Open Ground: De-paving Urban Surfaces
22 July -26 July 2024
In our cities, numerous areas are unnecessarily covered with concrete or asphalt, where urban nature could gain space and thrive. The summer school will investigate creative forms and processes of de-paving and material reuse to trigger new aesthetics and ecological processes.
Image Credits: A. Bortolotti
Keywords: sealed surfaces, recycling aggregates, hybrid ecologies, low-cost/low tech, temporary uses, processes, landscape design, circularity
Location
Off Campus Cascina Nosedo, Politecnico di Milano, Italy
Participants
Application is open to Master and PhD Students of the member universities from the IDEA League Alliance.
Expenses
There are no registration and accommodation fees. Students from IDEA League member universities selected to participate in a summer school only have to pay for their own travel costs where applicable.
Requirements
Curriculum vitae & publication list
Letter of motivation
Letter of recommendation (optional)
Supervisor approval (only for PhD students from Chalmers)

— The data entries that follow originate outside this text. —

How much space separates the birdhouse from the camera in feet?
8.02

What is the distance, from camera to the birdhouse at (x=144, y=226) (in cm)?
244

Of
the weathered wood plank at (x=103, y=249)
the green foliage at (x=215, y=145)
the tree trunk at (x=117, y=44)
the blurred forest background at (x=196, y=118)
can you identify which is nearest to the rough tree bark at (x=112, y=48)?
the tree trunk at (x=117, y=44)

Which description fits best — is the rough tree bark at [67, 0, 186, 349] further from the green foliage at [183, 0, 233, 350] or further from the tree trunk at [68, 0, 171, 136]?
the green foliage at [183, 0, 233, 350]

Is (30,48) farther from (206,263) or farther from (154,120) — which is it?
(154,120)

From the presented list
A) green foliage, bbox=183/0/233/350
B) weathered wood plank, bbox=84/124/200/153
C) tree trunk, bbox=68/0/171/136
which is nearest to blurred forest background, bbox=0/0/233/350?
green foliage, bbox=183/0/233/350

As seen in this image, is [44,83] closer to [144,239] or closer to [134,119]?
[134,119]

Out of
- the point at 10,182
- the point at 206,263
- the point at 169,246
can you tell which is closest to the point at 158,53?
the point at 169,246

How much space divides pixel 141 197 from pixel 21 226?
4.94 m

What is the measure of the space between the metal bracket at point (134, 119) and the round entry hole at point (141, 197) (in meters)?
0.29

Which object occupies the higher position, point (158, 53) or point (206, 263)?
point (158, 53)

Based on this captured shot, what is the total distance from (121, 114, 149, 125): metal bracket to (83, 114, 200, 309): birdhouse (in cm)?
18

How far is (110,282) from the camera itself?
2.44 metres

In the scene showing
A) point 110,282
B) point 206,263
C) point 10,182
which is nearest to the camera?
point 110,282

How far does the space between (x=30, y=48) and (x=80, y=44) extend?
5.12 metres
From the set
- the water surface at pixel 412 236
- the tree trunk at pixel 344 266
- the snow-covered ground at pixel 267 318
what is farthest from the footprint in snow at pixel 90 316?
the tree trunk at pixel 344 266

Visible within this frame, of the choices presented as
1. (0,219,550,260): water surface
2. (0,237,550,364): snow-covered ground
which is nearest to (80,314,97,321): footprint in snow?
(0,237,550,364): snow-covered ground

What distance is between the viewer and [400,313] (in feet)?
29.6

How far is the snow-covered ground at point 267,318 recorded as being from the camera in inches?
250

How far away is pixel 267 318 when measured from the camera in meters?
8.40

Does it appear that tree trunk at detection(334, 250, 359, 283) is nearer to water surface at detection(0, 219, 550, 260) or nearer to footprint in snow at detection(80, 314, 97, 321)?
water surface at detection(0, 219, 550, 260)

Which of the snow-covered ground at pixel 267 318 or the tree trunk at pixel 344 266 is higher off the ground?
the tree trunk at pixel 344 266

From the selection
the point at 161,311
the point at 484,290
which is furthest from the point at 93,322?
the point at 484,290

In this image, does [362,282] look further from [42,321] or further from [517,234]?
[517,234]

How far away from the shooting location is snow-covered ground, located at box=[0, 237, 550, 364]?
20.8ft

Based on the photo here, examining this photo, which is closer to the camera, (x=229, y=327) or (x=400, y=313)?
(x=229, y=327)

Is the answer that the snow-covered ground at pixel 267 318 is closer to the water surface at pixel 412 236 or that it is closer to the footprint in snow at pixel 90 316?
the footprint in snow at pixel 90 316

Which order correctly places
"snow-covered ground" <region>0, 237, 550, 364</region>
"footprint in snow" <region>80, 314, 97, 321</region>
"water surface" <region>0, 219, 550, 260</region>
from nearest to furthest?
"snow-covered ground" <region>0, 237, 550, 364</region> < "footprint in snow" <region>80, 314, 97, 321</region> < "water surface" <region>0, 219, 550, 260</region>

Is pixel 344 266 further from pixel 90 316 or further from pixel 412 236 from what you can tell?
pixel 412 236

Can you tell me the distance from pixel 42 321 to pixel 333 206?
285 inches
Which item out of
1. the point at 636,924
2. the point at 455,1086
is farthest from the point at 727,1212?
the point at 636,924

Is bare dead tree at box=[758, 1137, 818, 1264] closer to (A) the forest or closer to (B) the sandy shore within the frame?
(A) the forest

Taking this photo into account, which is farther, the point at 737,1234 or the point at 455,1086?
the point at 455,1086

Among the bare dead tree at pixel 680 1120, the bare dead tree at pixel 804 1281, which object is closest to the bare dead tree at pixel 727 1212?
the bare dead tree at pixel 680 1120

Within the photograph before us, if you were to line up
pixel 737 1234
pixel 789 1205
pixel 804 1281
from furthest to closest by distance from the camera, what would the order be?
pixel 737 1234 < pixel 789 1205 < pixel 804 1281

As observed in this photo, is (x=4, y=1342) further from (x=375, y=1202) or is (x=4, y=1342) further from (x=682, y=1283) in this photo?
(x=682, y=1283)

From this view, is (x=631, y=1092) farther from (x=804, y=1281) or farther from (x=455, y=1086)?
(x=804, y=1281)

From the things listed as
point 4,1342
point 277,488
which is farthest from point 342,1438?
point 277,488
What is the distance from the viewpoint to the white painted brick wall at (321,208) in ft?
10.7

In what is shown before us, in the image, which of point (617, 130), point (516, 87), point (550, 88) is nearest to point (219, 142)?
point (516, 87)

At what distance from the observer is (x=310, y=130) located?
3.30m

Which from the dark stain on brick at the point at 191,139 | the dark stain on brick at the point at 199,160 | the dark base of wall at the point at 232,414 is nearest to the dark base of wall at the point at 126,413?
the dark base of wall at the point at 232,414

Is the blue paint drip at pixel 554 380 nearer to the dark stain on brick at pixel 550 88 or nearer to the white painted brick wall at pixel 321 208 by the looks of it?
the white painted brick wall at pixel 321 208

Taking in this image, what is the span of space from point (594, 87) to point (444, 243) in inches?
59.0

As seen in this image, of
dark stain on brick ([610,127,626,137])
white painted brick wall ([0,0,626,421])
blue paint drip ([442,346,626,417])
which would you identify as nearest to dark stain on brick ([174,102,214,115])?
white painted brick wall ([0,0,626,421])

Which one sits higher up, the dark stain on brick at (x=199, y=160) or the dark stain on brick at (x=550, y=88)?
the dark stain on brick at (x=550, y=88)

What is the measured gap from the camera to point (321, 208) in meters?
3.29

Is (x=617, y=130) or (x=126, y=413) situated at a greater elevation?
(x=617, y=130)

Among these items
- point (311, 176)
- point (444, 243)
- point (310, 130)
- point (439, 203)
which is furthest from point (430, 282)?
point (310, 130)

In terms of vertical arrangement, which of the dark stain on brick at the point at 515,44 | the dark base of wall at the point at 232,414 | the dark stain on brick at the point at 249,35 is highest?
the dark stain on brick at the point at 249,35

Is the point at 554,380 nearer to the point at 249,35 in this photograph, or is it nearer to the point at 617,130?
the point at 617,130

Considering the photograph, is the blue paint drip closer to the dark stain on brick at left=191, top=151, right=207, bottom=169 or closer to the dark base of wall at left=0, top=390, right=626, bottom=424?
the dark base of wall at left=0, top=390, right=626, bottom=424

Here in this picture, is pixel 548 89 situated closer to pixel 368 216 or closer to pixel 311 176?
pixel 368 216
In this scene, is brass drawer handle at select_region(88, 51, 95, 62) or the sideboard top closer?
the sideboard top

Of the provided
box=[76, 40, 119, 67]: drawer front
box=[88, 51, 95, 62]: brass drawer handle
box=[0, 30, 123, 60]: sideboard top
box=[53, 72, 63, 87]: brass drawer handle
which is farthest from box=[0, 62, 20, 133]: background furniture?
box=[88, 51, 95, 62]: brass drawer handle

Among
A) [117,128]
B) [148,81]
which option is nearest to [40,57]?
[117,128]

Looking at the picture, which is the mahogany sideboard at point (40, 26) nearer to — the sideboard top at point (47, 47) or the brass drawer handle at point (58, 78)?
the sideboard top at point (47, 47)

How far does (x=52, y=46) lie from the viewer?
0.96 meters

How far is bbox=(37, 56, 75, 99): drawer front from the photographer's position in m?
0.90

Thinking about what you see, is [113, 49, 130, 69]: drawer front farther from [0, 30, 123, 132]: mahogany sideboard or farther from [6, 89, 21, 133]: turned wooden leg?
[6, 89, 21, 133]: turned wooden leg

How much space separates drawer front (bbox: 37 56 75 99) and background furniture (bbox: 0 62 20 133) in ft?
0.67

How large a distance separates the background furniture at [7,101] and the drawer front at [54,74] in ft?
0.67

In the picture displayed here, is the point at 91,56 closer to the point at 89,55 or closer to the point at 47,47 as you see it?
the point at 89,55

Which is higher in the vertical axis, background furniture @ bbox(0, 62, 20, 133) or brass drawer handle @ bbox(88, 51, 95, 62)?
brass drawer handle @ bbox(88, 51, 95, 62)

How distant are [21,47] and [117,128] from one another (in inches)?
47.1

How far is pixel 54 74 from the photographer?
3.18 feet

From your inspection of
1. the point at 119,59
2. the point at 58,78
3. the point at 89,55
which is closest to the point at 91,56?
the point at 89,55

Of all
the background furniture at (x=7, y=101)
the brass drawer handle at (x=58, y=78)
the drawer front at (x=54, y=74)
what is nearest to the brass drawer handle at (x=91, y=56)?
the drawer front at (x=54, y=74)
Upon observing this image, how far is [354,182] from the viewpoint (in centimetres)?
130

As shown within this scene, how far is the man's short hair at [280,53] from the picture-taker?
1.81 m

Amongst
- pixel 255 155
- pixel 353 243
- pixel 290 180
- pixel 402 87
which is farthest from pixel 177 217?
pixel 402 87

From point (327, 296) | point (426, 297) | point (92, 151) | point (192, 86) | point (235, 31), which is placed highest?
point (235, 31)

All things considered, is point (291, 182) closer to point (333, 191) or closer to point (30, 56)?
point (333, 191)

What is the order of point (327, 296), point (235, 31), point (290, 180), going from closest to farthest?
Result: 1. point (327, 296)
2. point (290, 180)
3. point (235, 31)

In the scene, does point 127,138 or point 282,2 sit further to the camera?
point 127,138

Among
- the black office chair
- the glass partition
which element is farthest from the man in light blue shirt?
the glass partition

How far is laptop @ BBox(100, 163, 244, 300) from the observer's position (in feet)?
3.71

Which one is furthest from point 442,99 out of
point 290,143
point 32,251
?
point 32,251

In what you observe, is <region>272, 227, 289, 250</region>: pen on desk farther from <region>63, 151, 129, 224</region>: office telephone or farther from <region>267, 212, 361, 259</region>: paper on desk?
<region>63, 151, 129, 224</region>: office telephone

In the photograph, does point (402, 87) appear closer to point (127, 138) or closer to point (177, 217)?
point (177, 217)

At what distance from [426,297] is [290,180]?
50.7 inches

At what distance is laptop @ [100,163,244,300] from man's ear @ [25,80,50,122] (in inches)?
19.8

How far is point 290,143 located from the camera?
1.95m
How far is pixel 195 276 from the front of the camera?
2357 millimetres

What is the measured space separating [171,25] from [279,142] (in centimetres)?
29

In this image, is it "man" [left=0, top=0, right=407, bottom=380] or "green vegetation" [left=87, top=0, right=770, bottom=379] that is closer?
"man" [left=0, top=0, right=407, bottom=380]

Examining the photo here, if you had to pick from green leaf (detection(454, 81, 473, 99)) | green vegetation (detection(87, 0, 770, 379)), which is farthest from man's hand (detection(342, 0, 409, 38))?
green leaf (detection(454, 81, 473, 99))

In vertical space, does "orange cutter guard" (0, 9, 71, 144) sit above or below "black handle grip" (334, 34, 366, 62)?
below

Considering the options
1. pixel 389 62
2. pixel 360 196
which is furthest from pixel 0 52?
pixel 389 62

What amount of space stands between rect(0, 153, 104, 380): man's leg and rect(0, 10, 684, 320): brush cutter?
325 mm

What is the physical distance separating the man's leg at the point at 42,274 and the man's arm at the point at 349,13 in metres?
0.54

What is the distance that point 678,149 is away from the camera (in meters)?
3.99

Increasingly, the sealed surfaces of our cities are being transformed, either through spontaneous processes of degradation and neglect, or through soil desealing interventions aimed at regenerating the ecological functions of the soil. The spontaneous landscape can break and gain space within paved surfaces too. What design approaches and tactics can be employed to modify this mineral crust, minimizing impacts while maximizing increased permeability and new spatial qualities? How can we reuse the aggregates resulting from the demolition of this mineral crust on site? Starting from these questions, the summer school aims to investigate creative forms and processes of de-paving and material reuse to trigger new aesthetics and ecological processes. Students with different backgrounds will be confronted with a real-life case of soil depaving in a former manufacturing area in Porto di Mare, Milan. PhD and master students will be invited to engage in multidisciplinary activities by discussing their ideas together and with local and international experts. In a first phase, they will be asked to document through drawings, maps, and photographs the materials and types of impermeable surfaces, the site conditions, and the multiple agents involved in the transformation of Porto di Mare; subsequently, a project will be drawn up that can demonstrate possible future trajectories of (re)understanding the mineral surfaces of our cities, possibly accompanied by field experimentation.